In Germany, the final inflation print confirmed the flash release of 2.5% y/y (0.4% m/m) increase in CPI and core CPI at 3.4% y/y. The underlying details reveal a softer inflation print than the headline figure due to package holidays and the VAT increase on food in restaurants.

In the UK, the labour report for January/February was released yesterday. Wage growth came in lower than expected across the board with average weekly earnings excl. bonus at 6.1% 3M/YoY. Similarly, the KPMG/REC report on UK jobs, which was released early Monday night showed continued broad easing in the labour market with starting salaries rising at the slowest pace for almost three years and vacancies declining rapidly. With official data still suffering from poor data quality, the BoE increasingly relies on the KPMG/REC survey as a leading indicator for wage growth and of labour market tightness.

On the geopolitical stage, President Biden announced that the US will provide a new USD 300m military aid package for Ukraine – albeit the USD 300m is merely a fraction of a USD 60bn aid package Congress has debated over the past few months. Likewise, the EU is set to agree on a new EUR 5bn military aid fund later today, reported by the Financial Times yesterday. Finally, a vessel carrying 200 tonnes of food for Gaza departed from Cyprus, which is part of a pilot project to establish a new sea route for aid to Gaza.

Equities: Global equities were higher yesterday despite a mixed US CPI report and higher yields.
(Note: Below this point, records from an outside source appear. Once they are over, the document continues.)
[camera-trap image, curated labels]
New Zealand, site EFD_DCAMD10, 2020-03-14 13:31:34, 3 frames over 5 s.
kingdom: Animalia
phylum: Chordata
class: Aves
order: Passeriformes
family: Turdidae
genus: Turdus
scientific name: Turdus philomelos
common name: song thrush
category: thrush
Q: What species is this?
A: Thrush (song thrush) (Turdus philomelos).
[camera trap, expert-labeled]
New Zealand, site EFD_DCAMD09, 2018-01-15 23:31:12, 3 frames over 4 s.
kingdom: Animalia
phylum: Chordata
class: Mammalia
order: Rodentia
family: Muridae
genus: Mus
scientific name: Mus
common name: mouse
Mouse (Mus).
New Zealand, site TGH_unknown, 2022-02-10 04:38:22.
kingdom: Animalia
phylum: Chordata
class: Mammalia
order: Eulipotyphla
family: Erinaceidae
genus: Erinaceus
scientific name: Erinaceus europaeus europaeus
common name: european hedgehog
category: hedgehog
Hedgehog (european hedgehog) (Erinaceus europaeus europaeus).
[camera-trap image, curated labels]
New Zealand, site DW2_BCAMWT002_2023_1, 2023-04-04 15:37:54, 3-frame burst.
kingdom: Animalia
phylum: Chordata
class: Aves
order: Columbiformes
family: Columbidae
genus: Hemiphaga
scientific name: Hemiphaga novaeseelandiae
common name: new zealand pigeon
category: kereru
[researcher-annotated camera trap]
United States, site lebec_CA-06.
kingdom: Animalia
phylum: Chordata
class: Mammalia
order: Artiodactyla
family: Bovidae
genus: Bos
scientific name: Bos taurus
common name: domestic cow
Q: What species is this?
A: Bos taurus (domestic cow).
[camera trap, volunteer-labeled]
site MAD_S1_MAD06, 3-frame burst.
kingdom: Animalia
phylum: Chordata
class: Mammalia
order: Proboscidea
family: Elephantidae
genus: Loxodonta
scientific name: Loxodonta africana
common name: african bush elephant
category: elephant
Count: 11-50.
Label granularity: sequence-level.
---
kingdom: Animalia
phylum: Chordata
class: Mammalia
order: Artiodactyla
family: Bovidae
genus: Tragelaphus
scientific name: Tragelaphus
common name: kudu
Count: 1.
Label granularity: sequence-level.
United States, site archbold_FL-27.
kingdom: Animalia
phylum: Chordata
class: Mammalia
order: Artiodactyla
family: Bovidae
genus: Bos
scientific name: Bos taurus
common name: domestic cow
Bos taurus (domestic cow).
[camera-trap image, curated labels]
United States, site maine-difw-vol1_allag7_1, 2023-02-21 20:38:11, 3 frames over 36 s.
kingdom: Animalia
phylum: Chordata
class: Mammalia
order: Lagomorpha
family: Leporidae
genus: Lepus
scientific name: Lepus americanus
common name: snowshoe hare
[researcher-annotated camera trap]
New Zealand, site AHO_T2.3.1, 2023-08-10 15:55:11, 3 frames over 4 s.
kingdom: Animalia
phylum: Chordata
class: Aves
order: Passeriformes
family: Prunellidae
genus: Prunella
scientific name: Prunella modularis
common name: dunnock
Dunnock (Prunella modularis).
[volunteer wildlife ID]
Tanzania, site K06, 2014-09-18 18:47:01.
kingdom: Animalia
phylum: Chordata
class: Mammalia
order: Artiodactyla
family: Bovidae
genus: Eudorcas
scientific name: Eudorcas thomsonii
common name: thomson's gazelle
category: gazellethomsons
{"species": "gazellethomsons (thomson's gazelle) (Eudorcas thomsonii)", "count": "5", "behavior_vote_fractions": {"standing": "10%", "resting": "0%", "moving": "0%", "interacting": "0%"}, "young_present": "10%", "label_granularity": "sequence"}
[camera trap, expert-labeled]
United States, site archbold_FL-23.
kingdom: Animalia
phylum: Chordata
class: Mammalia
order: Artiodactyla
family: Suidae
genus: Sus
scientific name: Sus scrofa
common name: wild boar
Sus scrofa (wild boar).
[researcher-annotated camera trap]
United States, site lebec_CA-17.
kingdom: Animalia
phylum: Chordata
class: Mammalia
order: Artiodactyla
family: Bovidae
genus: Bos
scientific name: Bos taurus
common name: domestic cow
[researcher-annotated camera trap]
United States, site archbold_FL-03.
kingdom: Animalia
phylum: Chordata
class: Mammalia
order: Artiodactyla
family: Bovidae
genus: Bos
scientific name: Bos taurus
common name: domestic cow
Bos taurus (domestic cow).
Looking at the sector rotation it also reveals this was not just about a very benign inflation outlook but also part of what we call the AI-frenzy with very elevated volatility in some single names. This sign of exuberance is as a standalone negative for the equity outlook. In US yesterday, Dow +0.6%, S&P 500 +1.1%, Nasdaq +1.5% and Russell 2000 -0.02%. Asian markets are mixed this morning with Japan lower and China higher. US and European futures are mostly positive.

FI: Global rates zig zagged as the immediate reaction to the US inflation release yesterday, but the market interpretation ended up being clearly to the hawkish side. The US treasury curve bear flattened as markets shaved off expectations for US rate cuts in 2024. 10Y UST yields were up 6bp, while the US breakeven inflation curve rose from the front. 10Y Bund yields rose 3bp with the Bund ASW-spread continuing to drift lower, ending the day in 30.1. The tightening of spreads was also evident in the 10Y BTP-Bund, which dropped to 127bp yesterday – the lowest since end-2021.

FX: The US CPI pushed yields higher, which in turn supported the greenback. NOK and JPY struggled vs the USD, and EUR/GBP ended the day higher amid a weak UK labour market report. NOK/SEK traded heavy and hit the lowest levels since December.